叶三筠兜手自袖中取出了块方帕,摊到纤瘦白腕上,眯眸细把了起来。
这脉……
叶三筠皱眉,又复号了阵,忽然猛的撤手,一下站起,两眼直直的瞪着竹笙,神色惊异。
“先生”,司清颜赶忙上前扶住叶三筠,急问道,“如何?”
“咳,无,无事”,叶三筠复杂的扫了眼竹笙,缓下神色,道,“恕老朽眼拙,殿下你还是另寻她人吧。”
这模样,可不像是眼拙。
司清颜皱了下眉,心底不免起了些疑惑:“先生,当真辨不出么?”
“……”
叶三筠头一回被人如此直白的质问,竟一下有些答不上来,对于此蛊,她自然是知道的,奈何此事非同寻常,说什么也不能让殿下觉出端倪。
“殿下,紫芙近日打算先回趟盛京,雍州此刻还缺不得人,老朽此番是抽空来的,如今见殿下一切安好,自然也是时候该回去了。”
闻听此话,司清颜顿时挑着长眉,眸光探究似的打量着面前木着脸的叶三筠,神色间透出了些许不愉。

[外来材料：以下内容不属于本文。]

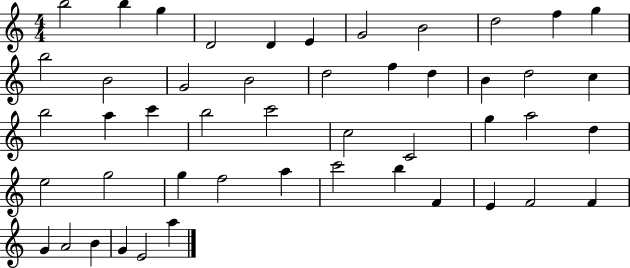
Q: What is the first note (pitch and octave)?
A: B5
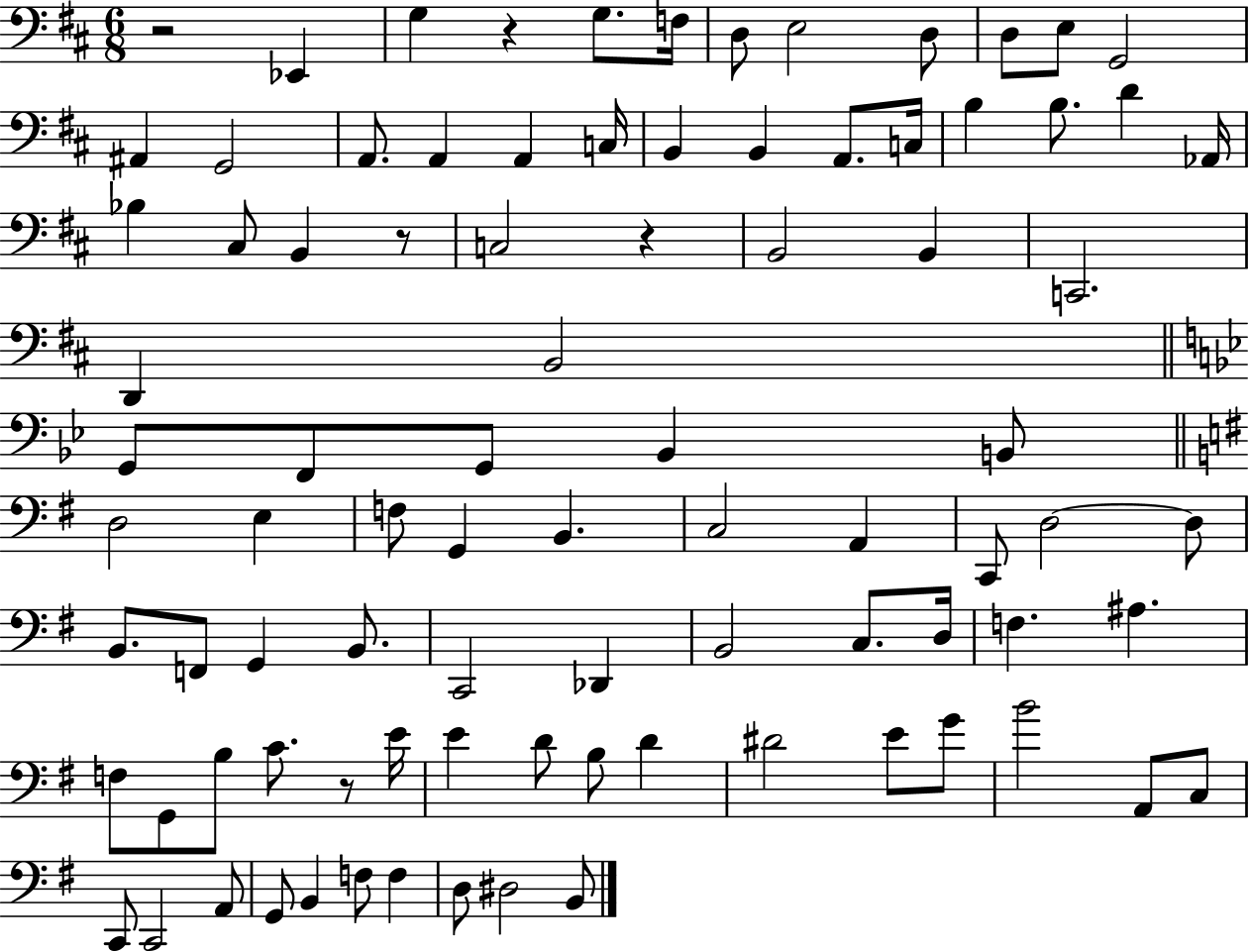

叶三筠什么阵势没见过,哪会有什么压力可言,坦荡负手,直视着司清颜的凤眸。
对立着的两人默然相望,谁也没有再说些什么,但却丝毫没有要罢休的架势。
“殿下”,竹笙虽不知司清颜与她口中所呼的先生话中计较,但也瞧出了这位先生不欲多言的意思,他自来懂事惯了,不愿司清颜因他而起什么冲突,便掀唇率先打破了沉默,“小子无事的,还是莫要劳烦先生了。”
司清颜这才想起竹笙还在,碍于他的面,也不好过多的谈论些什么,只好暂时歇下要逼人就范的心思--
“先生,舟车劳顿,说句不中听的话,您的身子骨哪里还能和壮年时比?紫芙既还在雍州,想是一时半会儿也赶不回来,您不若先在盛京清闲一阵,休养休养,也能让本殿宽心些不是?”